* **TEXT SEGMENT**
It’s called a Lenten rose or Christmas rose (Helleborus) is a perennial flower that blooms in winter. It sports leathery, dark green leaves which stand umbrella-like above winter mulch or snow. … Those dead leaves provide winter protection to this robust flower. While there are some winter-blooming flowers, the only ROSE is the Helleborus.
This story is not about the Helleborus rose, it is about a very ordinary bi-colored slight rose. While it’s peers, all bloomed in early spring of 2019 and even surprised us with a few stragglers wishing not to be denied their days in the sun, albeit a faint winter sun at that. One particularly chilly morning, Daleen, my wife braved the bite taking our reluctant quadrupeds for their ablutions a task I would happily do, but, sadly, had I the task, we three would at the very best, be approaching a state of suspended animation, by the time I had traversed the non-wheelchair friendly route to StinkinPark.
So, double Kudos to her!

* **DATASET SECTION**
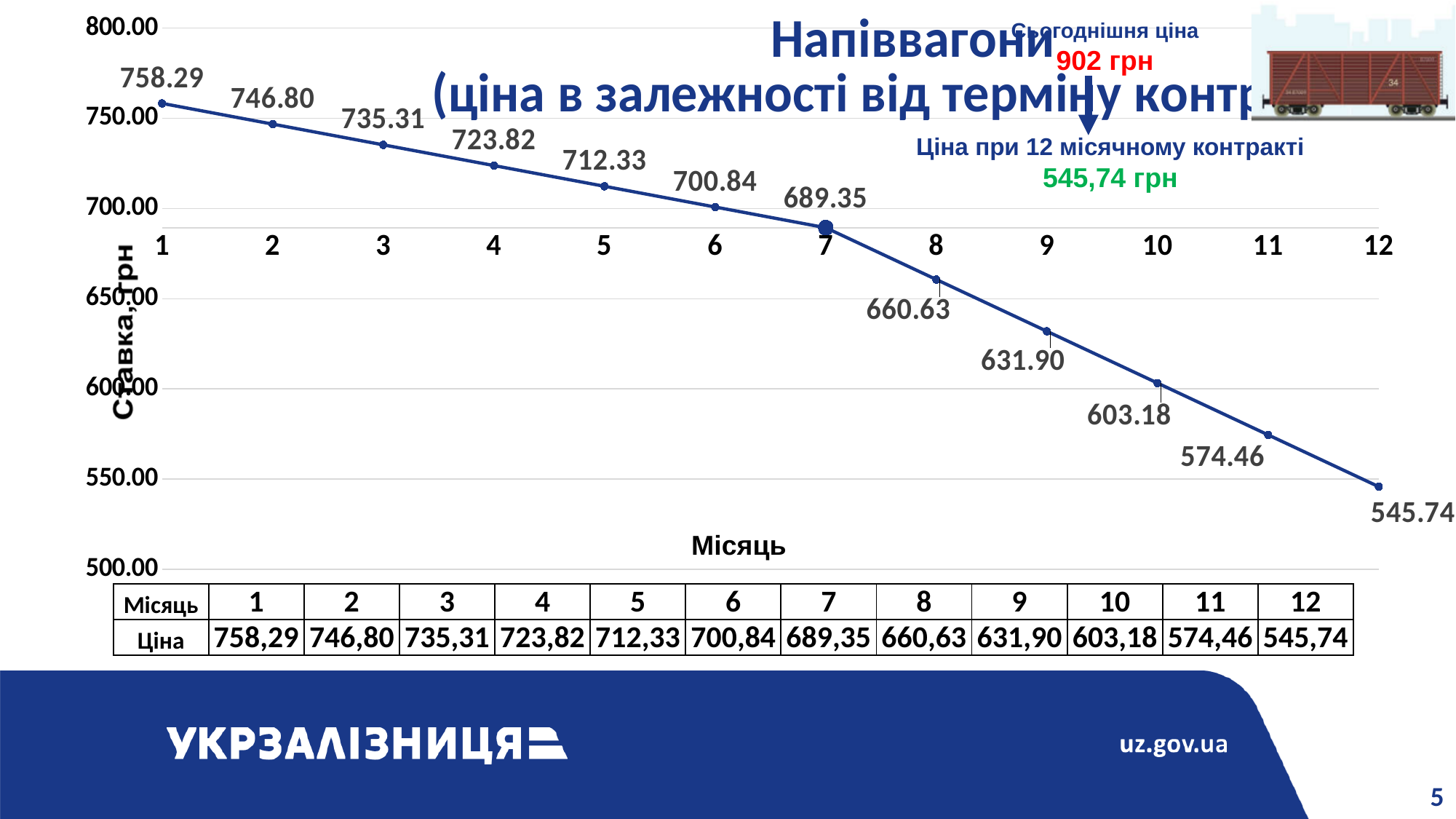
What is the value for month 9? 631.90 What kind of chart is shown on the slide? line chart What is the difference between the values for month 7 and month 8? 28.72 Do the values rise or fall as the month number increases? fall What is the value for month 7? 689.35 Which is larger, the value for month 4 or the value for month 10? month 4 How many months are plotted on the chart? 12 What is the value for month 1? 758.29 Which month has the highest value? 1 Which month has the lowest value? 12 What is the difference between the values for month 1 and month 12? 212.55 What is the value for month 12? 545.74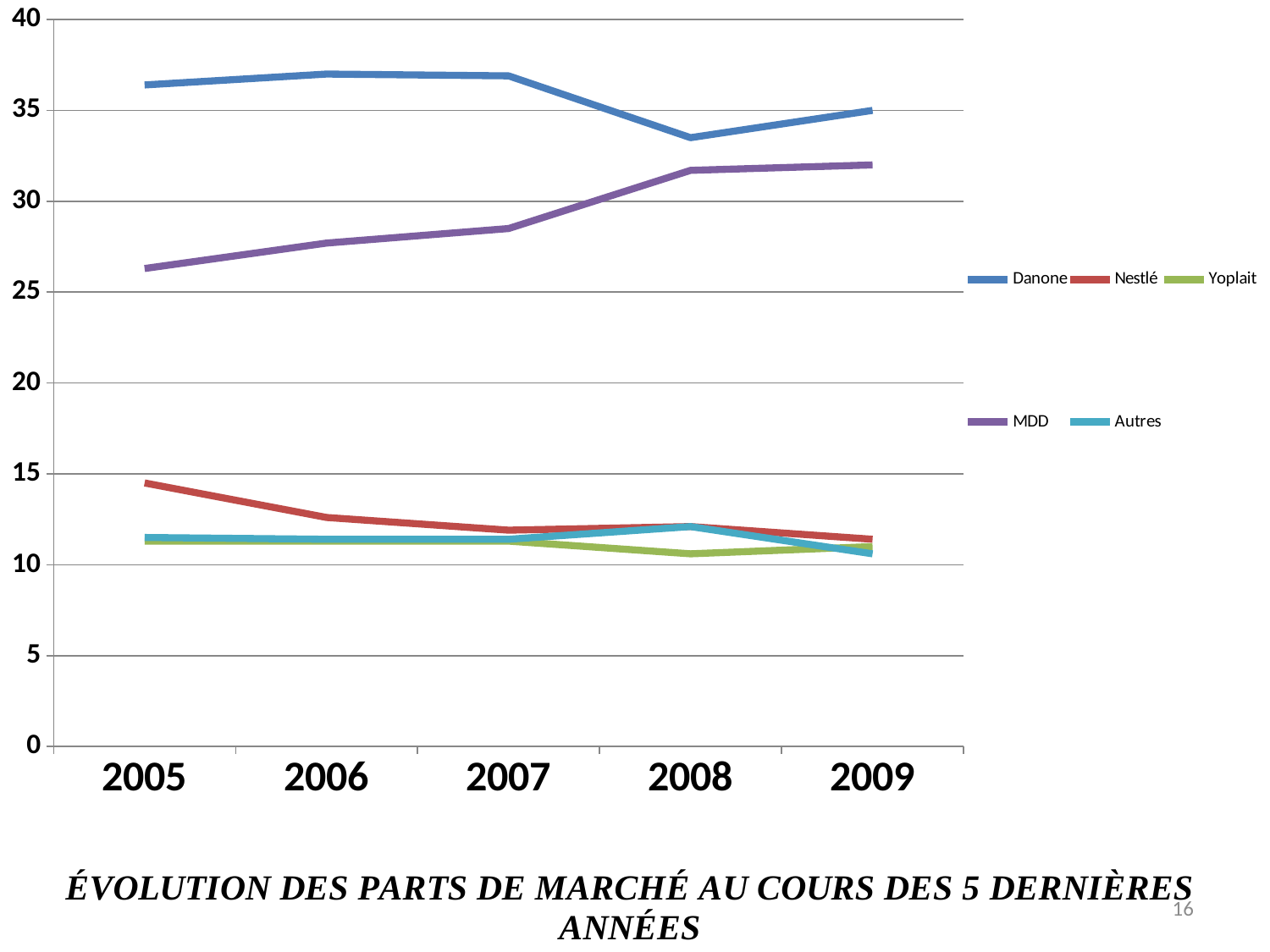
In 2007, which is larger: the value for Danone or the value for MDD? Danone How many years are shown along the x axis? 5 How many series does the legend list? 5 For Nestlé, which is larger: the value in 2005 or the value in 2009? 2005 Is the value for Danone in 2008 greater or less than 35? less What is the title shown below the chart? ÉVOLUTION DES PARTS DE MARCHÉ AU COURS DES 5 DERNIÈRES ANNÉES Is the value for MDD in 2009 greater or less than 30? greater Which series has the lowest value in 2008? Yoplait Does the MDD line rise or fall from 2005 to 2009? rise Is the value for MDD in 2005 greater or less than 25? greater What kind of chart is shown on the slide? line chart Which series has the highest market share in 2005? Danone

* **ACTIONS TO TAKE**
**a.** In the rose story, what is the botanical name of the Lenten rose?
**b.** Rewrite the part of the rose story that opens with the words containing "It’s called a" and closes with "is the Helleborus.", swapping "leathery" for "glossy".
**c.** Write the next part of the rose story, starting after its last sentence.

* **ANSWERS FOR THE EXERCISE**
**a.** Helleborus

**b.**
It’s called a Lenten rose or Christmas rose (Helleborus) is a perennial flower that blooms in winter. It sports glossy, dark green leaves which stand umbrella-like above winter mulch or snow. … Those dead leaves provide winter protection to this robust flower. While there are some winter-blooming flowers, the only ROSE is the Helleborus.

**c.**
When she got back that morning, she handed me this tiny, ruby-red rosebud protruding from a tiny Tabasco bottle. “It, 5 degrees C, outside, i.e. #@*!! cold. I watched this little fellow braving the cold and thought, sorry Buddy, you’ll just have to get yourself a wonderful start, come next springtime. Then, we had that dreaded frost the next day and my heart was very heavy for Buddy. When I got to Stinky Park, I didn’t want to see Buddy, drooping, and bruised from the frost But my curiosity got the better of me, I looked… And to my amazement, there Buddy stood amongst the other hibernating rose bushes, the emerald green of his stem and petals from which he was a clipping, proudly gleaming and swaying in the chilly morning breeze, flashing his deep red unfolding petals proudly to the morning sun.”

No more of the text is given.